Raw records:
= = = = = = =
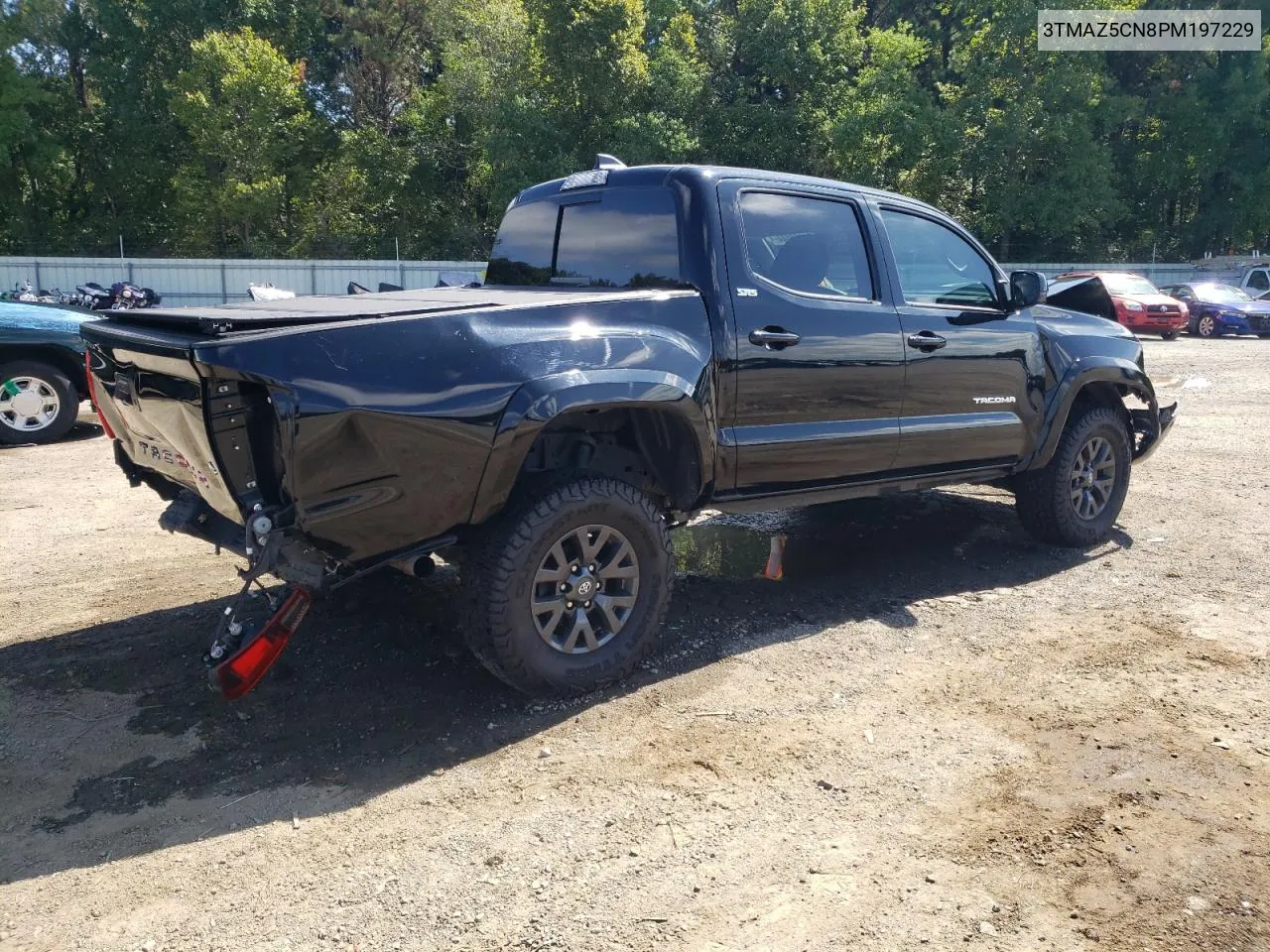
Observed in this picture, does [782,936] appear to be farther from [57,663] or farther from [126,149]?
[126,149]

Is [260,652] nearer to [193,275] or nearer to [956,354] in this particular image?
[956,354]

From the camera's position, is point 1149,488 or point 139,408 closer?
point 139,408

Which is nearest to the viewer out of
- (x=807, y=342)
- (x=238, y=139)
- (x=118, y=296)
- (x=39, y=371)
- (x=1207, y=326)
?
(x=807, y=342)

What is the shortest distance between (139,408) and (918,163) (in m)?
33.4

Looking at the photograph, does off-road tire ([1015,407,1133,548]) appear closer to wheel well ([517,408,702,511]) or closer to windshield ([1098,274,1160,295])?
wheel well ([517,408,702,511])

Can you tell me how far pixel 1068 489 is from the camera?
5953mm

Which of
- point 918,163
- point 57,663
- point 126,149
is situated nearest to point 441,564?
point 57,663

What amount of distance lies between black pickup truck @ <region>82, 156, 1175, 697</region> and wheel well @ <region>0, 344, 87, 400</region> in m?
5.45

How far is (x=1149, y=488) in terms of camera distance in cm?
792

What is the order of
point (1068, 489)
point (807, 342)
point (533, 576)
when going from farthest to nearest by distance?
point (1068, 489) → point (807, 342) → point (533, 576)

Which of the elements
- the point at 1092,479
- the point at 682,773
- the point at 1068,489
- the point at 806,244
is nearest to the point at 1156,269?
the point at 1092,479

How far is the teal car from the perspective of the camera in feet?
28.5

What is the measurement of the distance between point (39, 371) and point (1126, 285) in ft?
76.8

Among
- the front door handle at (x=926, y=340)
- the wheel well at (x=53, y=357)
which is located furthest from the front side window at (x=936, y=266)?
the wheel well at (x=53, y=357)
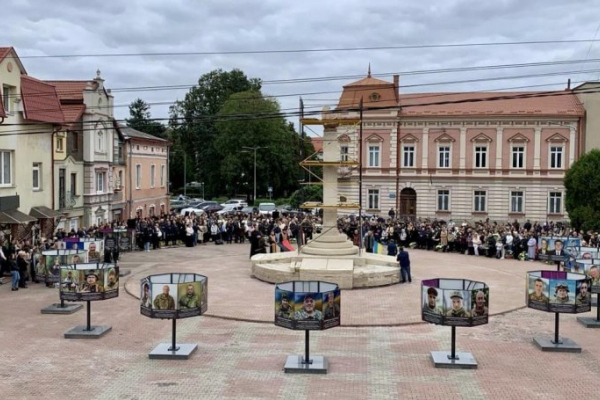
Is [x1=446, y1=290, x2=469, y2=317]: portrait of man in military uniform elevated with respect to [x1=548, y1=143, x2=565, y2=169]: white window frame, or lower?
lower

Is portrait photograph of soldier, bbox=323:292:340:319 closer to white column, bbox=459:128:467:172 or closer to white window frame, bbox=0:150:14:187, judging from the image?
white window frame, bbox=0:150:14:187

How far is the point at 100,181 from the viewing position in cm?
4106

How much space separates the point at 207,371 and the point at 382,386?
371cm

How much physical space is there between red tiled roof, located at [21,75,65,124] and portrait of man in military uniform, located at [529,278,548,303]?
25.2m

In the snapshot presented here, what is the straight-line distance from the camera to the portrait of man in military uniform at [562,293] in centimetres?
1505

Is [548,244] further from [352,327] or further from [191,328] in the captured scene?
[191,328]

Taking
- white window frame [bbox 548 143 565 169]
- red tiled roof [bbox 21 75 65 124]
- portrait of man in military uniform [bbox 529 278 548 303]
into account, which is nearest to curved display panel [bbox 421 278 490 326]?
portrait of man in military uniform [bbox 529 278 548 303]

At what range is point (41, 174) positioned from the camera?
110 ft

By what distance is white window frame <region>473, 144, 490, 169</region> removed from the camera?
51.7 meters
= = = = = = =
Exercise: Give again everything from the line containing "How far is the teal" down to the end of the items, both ends included. Leave the pictures out.

Problem solution:
How far is the teal car from the perspective of the camera in feet?
28.5

What is the measurement of the distance between point (39, 371) and point (1126, 285) in ft?
76.8

Among
- the front door handle at (x=926, y=340)
- the wheel well at (x=53, y=357)
which is located furthest from the front side window at (x=936, y=266)?
the wheel well at (x=53, y=357)
Is [x1=446, y1=290, x2=469, y2=317]: portrait of man in military uniform elevated with respect to [x1=548, y1=143, x2=565, y2=169]: white window frame, or lower?
lower

Is portrait photograph of soldier, bbox=323:292:340:319 closer to white column, bbox=459:128:467:172 or closer to white window frame, bbox=0:150:14:187, judging from the image?
white window frame, bbox=0:150:14:187

How far is the point at 100,181 from the viewing position in cm?
4106

How much space separates the point at 207,371 and the point at 382,386?
371cm

How much physical space is there between red tiled roof, located at [21,75,65,124] and portrait of man in military uniform, located at [529,278,548,303]?
25.2m

In the snapshot presented here, what is the straight-line distance from the camera to the portrait of man in military uniform at [562,293] in centimetres?
1505

Is [548,244] further from [352,327] or further from [191,328] in the captured scene?
[191,328]

Taking
- white window frame [bbox 548 143 565 169]
- red tiled roof [bbox 21 75 65 124]
- portrait of man in military uniform [bbox 529 278 548 303]
into account, which is nearest to curved display panel [bbox 421 278 490 326]?
portrait of man in military uniform [bbox 529 278 548 303]

At what range is point (41, 174) positioned from the camera?
110 ft

By what distance is white window frame <region>473, 144, 490, 169</region> removed from the camera?
51.7 meters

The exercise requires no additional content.